### WHAT YOU HAVE TO DO
Transcribe the tail of the listing: start at the line containing "How much of" and stop after the last line, keeping every character as is and adding nothing.

### TASK DATA
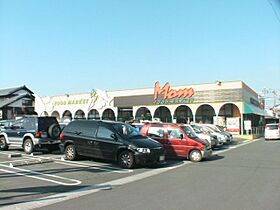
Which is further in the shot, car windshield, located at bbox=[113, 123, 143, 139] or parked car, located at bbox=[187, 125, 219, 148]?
parked car, located at bbox=[187, 125, 219, 148]

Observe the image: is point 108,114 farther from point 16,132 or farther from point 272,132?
point 16,132

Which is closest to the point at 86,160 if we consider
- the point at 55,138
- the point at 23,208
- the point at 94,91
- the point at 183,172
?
the point at 55,138

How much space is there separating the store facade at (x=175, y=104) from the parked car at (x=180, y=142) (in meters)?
21.4

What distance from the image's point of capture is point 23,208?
670 cm

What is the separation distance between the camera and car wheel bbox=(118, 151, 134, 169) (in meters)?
12.2

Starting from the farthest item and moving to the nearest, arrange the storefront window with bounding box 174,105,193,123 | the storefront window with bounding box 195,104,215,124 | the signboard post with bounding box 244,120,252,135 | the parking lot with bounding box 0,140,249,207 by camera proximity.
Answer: the storefront window with bounding box 174,105,193,123 → the storefront window with bounding box 195,104,215,124 → the signboard post with bounding box 244,120,252,135 → the parking lot with bounding box 0,140,249,207

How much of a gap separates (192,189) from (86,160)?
261 inches

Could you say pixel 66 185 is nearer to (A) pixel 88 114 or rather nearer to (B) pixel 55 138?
(B) pixel 55 138

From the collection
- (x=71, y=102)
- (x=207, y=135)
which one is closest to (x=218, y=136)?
(x=207, y=135)

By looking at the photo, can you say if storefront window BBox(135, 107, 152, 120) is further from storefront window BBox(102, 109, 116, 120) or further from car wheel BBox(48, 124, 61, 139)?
car wheel BBox(48, 124, 61, 139)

### THE ANSWER
How much of a gap separates (192,189) from (86,160)?
261 inches

Could you say pixel 66 185 is nearer to (A) pixel 88 114 or rather nearer to (B) pixel 55 138?
(B) pixel 55 138

From the collection
- (x=71, y=102)
- (x=207, y=135)
which one is closest to (x=218, y=136)?
(x=207, y=135)

By looking at the photo, can you say if storefront window BBox(135, 107, 152, 120) is further from storefront window BBox(102, 109, 116, 120) or further from car wheel BBox(48, 124, 61, 139)?
car wheel BBox(48, 124, 61, 139)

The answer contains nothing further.